Perbedaan yang terjadi dalam masalah bid’ah ini hanya dalam wujud syakl atau bentuk. Namun mereka yang mengingkari pembagian bid’ah kepada bid’ah hasanah dan bid’ah sayyiah, ternyata membagi bid’ah kepada bid’ah diniyyah dan bid’ah dunyawiyyah. Sama saja. Dan kalau dilihat secara ilmiyyah atau secara syar’iyyah, dapat kita pahami bahwa pembagian bid’ah kepada bid’ah diniyyah dan bid’ah dunyawiyyah itu tidak cermat dan tidak teliti dalam mengungkapkan apa yang mereka pahami dan mereka yakini. Ketika mereka menetapkan bahwa bid’ah dalam urusan agama itu menyesatkan, dan itu jelas benarnya, lalu mereka berkeyakinan dan menetapkan bahwa bid’ah dalam urusan dunia tidak apa-apa, sebetulnya mereka telah melakukan kesalahan dalam menetapkan hukum.

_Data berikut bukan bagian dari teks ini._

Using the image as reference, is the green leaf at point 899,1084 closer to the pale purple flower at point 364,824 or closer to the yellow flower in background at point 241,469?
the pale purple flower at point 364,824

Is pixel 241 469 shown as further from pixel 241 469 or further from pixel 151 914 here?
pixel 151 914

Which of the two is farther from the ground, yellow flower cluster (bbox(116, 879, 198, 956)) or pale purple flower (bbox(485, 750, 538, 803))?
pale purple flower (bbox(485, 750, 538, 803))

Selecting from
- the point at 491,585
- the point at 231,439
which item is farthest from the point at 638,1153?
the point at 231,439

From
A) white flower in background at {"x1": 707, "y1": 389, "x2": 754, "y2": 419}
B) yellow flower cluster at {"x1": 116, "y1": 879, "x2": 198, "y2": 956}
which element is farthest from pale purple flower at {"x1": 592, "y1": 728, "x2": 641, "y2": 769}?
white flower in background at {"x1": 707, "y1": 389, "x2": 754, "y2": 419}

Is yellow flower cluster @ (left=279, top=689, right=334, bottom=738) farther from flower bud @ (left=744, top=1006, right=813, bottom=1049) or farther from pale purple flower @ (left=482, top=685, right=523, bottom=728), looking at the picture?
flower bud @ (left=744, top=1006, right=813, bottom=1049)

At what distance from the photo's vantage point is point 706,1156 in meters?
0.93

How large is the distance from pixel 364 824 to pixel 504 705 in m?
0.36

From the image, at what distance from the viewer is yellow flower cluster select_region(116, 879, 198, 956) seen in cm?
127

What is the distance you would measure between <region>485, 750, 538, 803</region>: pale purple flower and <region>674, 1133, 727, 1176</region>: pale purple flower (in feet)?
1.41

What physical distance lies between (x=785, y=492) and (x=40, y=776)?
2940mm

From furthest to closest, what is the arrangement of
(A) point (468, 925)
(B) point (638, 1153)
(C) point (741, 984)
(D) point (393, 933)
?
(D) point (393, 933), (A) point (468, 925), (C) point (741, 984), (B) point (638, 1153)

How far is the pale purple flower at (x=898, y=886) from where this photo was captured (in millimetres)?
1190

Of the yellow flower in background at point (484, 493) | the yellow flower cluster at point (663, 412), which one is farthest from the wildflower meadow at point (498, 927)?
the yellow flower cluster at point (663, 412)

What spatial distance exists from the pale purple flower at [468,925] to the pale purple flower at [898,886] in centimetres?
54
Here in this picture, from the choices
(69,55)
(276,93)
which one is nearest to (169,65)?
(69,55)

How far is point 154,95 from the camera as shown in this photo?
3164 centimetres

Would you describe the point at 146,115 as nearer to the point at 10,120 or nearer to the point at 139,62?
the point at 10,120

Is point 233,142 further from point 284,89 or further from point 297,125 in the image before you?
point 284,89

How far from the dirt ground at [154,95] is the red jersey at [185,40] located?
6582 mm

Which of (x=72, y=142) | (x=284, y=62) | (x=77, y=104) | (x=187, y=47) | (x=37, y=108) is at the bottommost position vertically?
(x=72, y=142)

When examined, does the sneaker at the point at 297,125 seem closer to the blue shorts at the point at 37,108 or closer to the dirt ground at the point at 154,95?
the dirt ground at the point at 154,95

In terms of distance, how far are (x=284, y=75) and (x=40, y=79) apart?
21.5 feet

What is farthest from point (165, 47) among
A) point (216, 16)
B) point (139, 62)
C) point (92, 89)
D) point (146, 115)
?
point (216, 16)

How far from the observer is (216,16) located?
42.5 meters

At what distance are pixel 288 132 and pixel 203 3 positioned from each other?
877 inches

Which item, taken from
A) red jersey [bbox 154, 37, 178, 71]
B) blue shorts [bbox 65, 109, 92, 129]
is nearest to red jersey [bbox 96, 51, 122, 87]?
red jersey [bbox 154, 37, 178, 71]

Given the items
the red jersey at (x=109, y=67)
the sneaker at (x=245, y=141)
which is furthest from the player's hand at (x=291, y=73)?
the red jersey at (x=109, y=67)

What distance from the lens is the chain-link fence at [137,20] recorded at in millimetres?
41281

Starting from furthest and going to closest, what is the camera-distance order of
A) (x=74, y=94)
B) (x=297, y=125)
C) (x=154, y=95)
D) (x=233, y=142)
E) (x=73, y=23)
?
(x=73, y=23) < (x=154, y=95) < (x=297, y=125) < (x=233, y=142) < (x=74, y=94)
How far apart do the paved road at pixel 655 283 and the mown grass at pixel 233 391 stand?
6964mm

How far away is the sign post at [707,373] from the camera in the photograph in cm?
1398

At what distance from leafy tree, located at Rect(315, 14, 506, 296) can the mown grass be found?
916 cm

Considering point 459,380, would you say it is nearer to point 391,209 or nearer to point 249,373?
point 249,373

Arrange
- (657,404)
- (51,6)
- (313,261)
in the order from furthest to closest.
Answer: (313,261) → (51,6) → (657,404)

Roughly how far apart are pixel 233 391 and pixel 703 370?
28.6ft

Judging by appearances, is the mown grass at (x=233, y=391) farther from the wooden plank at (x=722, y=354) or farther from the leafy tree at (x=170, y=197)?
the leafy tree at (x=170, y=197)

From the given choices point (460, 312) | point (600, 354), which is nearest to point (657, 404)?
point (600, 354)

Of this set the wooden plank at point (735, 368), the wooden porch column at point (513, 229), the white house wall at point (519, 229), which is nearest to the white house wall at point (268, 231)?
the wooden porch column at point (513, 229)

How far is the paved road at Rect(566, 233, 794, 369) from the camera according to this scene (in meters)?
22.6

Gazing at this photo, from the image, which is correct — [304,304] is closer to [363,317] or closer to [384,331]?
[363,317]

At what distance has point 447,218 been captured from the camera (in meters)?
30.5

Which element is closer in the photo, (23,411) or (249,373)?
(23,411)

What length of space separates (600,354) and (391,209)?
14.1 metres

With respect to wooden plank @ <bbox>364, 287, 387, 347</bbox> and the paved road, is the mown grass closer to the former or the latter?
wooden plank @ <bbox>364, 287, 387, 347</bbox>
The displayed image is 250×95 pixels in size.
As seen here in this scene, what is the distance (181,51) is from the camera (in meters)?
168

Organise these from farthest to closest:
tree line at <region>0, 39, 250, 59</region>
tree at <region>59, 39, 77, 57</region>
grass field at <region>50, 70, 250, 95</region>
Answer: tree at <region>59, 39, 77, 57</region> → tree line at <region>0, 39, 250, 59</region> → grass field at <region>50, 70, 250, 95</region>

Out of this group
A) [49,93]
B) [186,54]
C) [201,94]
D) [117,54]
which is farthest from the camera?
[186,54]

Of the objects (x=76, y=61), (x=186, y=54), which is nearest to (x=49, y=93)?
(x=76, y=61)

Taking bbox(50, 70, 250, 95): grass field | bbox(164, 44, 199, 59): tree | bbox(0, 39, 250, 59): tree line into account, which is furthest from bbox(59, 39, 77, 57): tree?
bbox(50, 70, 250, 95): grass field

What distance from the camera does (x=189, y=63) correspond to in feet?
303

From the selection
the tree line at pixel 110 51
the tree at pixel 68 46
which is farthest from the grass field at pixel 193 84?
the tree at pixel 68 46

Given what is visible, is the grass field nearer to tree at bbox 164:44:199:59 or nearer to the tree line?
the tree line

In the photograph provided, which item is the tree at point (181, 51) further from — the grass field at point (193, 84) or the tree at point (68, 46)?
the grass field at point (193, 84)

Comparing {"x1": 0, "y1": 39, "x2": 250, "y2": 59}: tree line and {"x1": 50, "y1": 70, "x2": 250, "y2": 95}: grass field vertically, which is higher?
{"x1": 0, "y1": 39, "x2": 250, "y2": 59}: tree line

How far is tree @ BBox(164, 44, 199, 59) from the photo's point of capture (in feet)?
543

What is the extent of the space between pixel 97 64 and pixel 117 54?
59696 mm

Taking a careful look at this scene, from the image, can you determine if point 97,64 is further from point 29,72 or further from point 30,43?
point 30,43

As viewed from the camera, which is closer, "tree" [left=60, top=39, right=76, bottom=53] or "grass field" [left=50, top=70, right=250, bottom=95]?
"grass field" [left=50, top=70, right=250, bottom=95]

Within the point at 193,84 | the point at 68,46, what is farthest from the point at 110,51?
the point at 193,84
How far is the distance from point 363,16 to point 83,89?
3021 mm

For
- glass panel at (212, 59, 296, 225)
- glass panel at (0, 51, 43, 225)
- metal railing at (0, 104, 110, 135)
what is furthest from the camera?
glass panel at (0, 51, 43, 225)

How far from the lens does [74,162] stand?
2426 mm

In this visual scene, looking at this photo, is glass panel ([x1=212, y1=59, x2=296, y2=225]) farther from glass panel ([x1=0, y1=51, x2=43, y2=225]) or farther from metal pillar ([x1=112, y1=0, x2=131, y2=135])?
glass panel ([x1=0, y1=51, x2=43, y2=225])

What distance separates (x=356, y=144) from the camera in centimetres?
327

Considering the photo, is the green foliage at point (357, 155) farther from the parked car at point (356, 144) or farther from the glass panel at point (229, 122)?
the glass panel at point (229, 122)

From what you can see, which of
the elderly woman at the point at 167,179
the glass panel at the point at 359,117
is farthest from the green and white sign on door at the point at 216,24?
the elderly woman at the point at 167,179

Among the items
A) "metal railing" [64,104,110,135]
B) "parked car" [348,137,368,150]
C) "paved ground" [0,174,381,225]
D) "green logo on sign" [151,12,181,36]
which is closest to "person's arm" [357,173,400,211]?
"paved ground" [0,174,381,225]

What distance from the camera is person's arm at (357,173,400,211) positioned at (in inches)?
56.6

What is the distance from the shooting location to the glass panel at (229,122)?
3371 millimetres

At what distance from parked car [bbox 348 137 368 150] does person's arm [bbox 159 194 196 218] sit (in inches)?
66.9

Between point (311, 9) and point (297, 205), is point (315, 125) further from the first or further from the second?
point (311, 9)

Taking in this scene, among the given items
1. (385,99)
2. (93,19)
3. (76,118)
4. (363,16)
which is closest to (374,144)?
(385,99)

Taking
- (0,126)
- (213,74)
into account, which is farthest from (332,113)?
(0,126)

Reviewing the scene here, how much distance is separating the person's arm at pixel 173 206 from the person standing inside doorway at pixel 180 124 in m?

Dan ini sangat membahayakan, karena perkataan ini jelas mengandung fitnah, bencana dan musibah besar. Oleh karena itu perlu rincian yang jelas, bahwa bid’ah dunyawiyyah itu ada yang baik dan ada pula yang buruk, sebagaimana kita saksikan secara nyata yang tidak akan diingkari oleh siapapun kecuali oleh orang hatinya buta dan bodoh.
Untuk memenuhi pemahaman seperti itu, agaknya cukuplah mengikuti pendapat bahwa bid’ah terbagi kepada bid’ah hasanah dan bid’ah sayyiah, karena pembagian bid’ah ini hanya dari sisi kebahasaan atau lughawiyyah atau etimologis belaka, atau bagi mereka yang mengingkarinya diyakini sebagai bid’ah dunyawiyyah. Agaknya seperti inilah pendapat yang sangat hati-hati dan benar. Pendapat ini menghendaki sikap hati-hati dalam mengapresiasi dan merespon setiap urusan duniawi yang baru, dan menyelaraskan dengan hukum syariat Islam dan kaidah-kaidah agama. Pendapat ini juga mengharuskan ummat Islam menyesuaikan dan menimbang setiap hal duniawi yang baru dengan syariat Islam. Dengan cara demikian, akan jelas peran hukum Islam berkenaan dengan hal-hal duniawi yang baru, betapapun karakteristik bid’ahnya. Makna dan pemahaman bid’ah yang seperti itu tidak dapat terpenuhi kecuali melalui pembagian bid’ah yang baik yang dapat dipertanggungjawabkan dari para imam ushul fiqh.